MUNDO.- Cerca de 200 economistas, investigadores y líderes del sector tecnológico firmaron una declaración conjunta en la que exhortan a gobiernos y responsables de políticas públicas a prepararse con urgencia para el impacto que la inteligencia artificial (IA) tendrá en la economía y el mercado laboral durante la próxima década.

El documento, titulado “We Must Act Now” (“Debemos actuar ahora”), advierte que la inteligencia artificial podría convertirse en una tecnología “radicalmente más poderosa” en los próximos años, con la capacidad de elevar la productividad y mejorar el nivel de vida, pero también de provocar un desplazamiento masivo de trabajadores si no se adoptan medidas oportunas.

Entre los firmantes destacan 15 ganadores del Premio Nobel, así como figuras influyentes del ámbito tecnológico y económico, entre ellas los economistas en jefe de OpenAI y Anthropic, el cofundador de Anthropic, Jack Clark, el exdirector ejecutivo de Google, Eric Schmidt, y el inversionista Vinod Khosla.

También respaldan la iniciativa Daron Acemoglu y Simon Johnson, profesores del Instituto Tecnológico de Massachusetts (MIT) y galardonados con el Premio Nobel de Economía 2024, quienes consideran que la transformación impulsada por la IA podría superar el impacto que tuvo la Revolución Industrial, aunque desarrollándose en un periodo considerablemente más corto.

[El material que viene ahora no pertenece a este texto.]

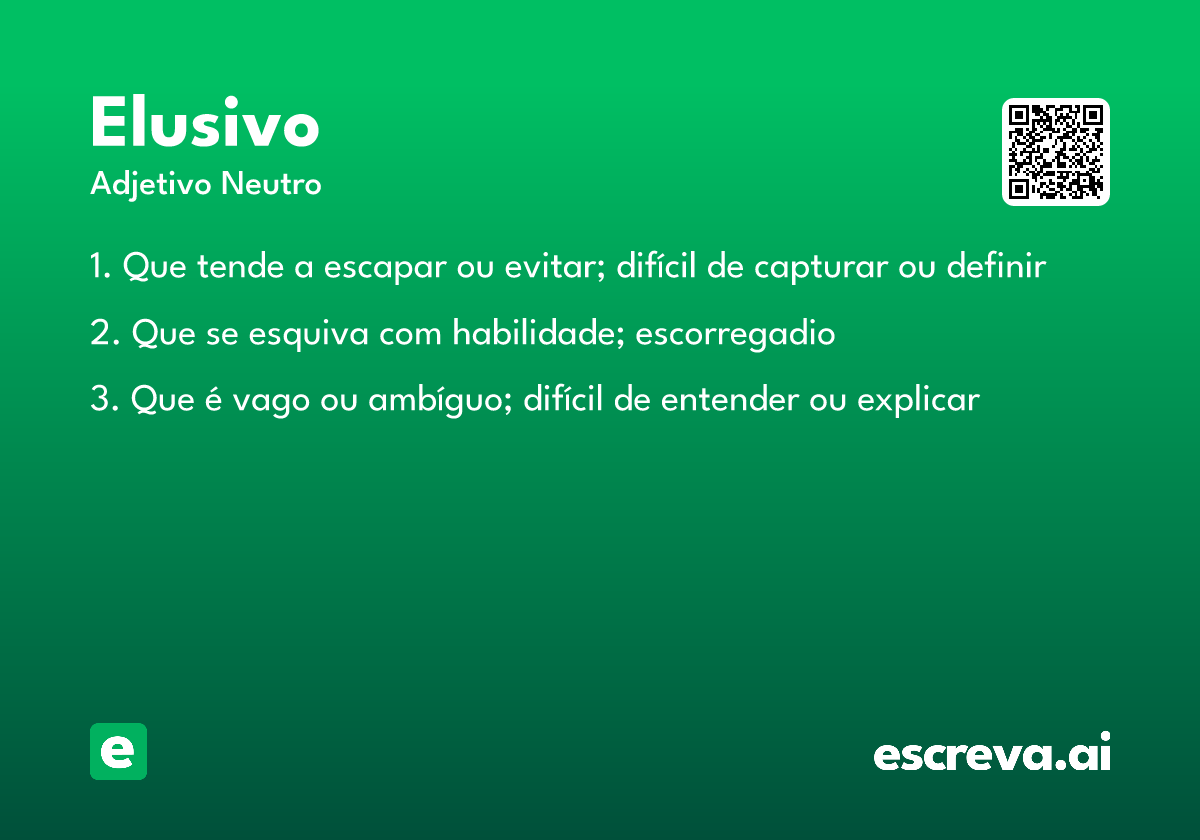 Elusivo
Adjetivo Neutro

1. Que tende a escapar ou evitar; difícil de capturar ou definir

2. Que se esquiva com habilidade; escorregadio

3. Que é vago ou ambíguo; difícil de entender ou explicar

e

escreva.ai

Los especialistas advierten que la velocidad con la que la inteligencia artificial está siendo adoptada en distintos sectores económicos podría ser mucho mayor que la observada con tecnologías anteriores, lo que incrementa el riesgo de que sus efectos sobre el empleo sean más profundos y rápidos de lo previsto.

Erik Brynjolfsson, economista de la Universidad de Stanford y uno de los impulsores del pronunciamiento, manifestó su preocupación por la falta de preparación frente a los cambios que se avecinan.

“Nos preocupa que no estemos preparados para el tsunami que se aproxima”, señaló el académico al referirse al potencial impacto de la IA sobre millones de trabajadores, especialmente aquellos que desempeñan labores administrativas y de oficina.

A pesar de las advertencias, los firmantes reconocen que, en el largo plazo, la inteligencia artificial puede convertirse en un motor de crecimiento económico, al incrementar la productividad y generar mejoras en el bienestar de la población. Sin embargo, subrayan que la transición podría implicar importantes costos sociales si no se diseñan estrategias para facilitar la adaptación del mercado laboral.

Por ello, el documento hace un llamado a economistas, responsables de políticas públicas y líderes empresariales para “actuar ahora” con el fin de comprender las implicaciones económicas de una IA transformadora y promover políticas que orienten su desarrollo hacia un modelo que complemente el trabajo humano y beneficie a la sociedad en su conjunto.

Aunque la declaración no plantea medidas específicas, sus autores coinciden en que el momento para anticiparse a los efectos de la inteligencia artificial es ahora, antes de que su expansión transforme de manera irreversible la estructura del empleo y la economía mundial.